*) Maha Putra, S.Pd
MELIHAT perkembangan Aceh saat ini yang mulai membuka diri terhadap hadirnya tokoh- tokoh dari Kawasan Tengah-Tenggara (Aceh Leuser Antara Disebut provinsi ALA ) maupun pantai barat selatan (Kawasan Aceh Barat Selatan disebut provinsi ABAS) dalam struktur pemerintah Aceh, seperti kepala dinas pendidikan Aceh Hasanudin Darjo (Aceh Tenggara), Kepala BAPPEDA Aceh Dr Abubakar Karim (Gayo Lues), dan Kepala Dinas Sosial Al Hudri, lalu terpilihnya perwakilan Aceh untuk DPR-RI baik di zona Aceh 1 yaitu H M Salim Fachri (Aceh Tenggara), Irmawan (Gayo Lues) dan Muslim Ayub (subulussalam) maupun Aceh 2 yaitu Ir. Tagore Abubakar dan Firmandez, menunjukan Aceh sudah menerima tokoh-tokoh yang berkompetensi dibidang masing – masing diluar kesukuan Aceh sebagai bagian penggerak roda pemerintah Aceh maupun sebagai wakilnya di dewan perwakilan rakyat .
Tujuh tahun terakhir ini Aceh Tenggara mulai membaik dengan terjadinya perbaikan-perbaikan disemua lini seperti inprastruktur jalan, fasilitas pendidikan, pertanian, perkebunan, kesehatan dan tempat peribadatan seperti masjid agung At-Taqwa yang dibangun megah di tengah-tengah Kutacane, ibukota kabupaten Aceh Tenggara. Masjid Agung At-Taqwa kini menjadi icon Aceh Tenggara layaknya masjid Baiturrahman di kota Banda Aceh.
Selain tempat peribadatan, Aceh Tenggara juga penghasil coklat terbaik di Aceh melalui program pemerintah Aceh Tenggara.

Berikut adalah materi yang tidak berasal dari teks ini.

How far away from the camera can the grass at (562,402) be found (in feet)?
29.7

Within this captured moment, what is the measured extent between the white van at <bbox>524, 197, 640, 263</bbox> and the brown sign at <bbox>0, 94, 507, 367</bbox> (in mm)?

Bila dulu pimpinan dan pejabat daerah di provinsi jarang mendatangi Aceh Tenggara, kini Aceh Tenggara seperti “seulanga” yang patut dilihat wakil gubernur Aceh, Muzakir Manaf.
Kondisi Aceh yang kian membaik itu sepatutnya didukung oleh semua elemen masyarakat Aceh. terutama pemuda dan mahasiswa Aceh untuk mengawasi dan mengimbangi pembangunan Aceh,seperti turut meningkatkan kompetensi diri sehingga pembangunan Aceh betul-betul bermanfaat bagi pemuda maupun mahasiswa sebagai aset lapangan kerja.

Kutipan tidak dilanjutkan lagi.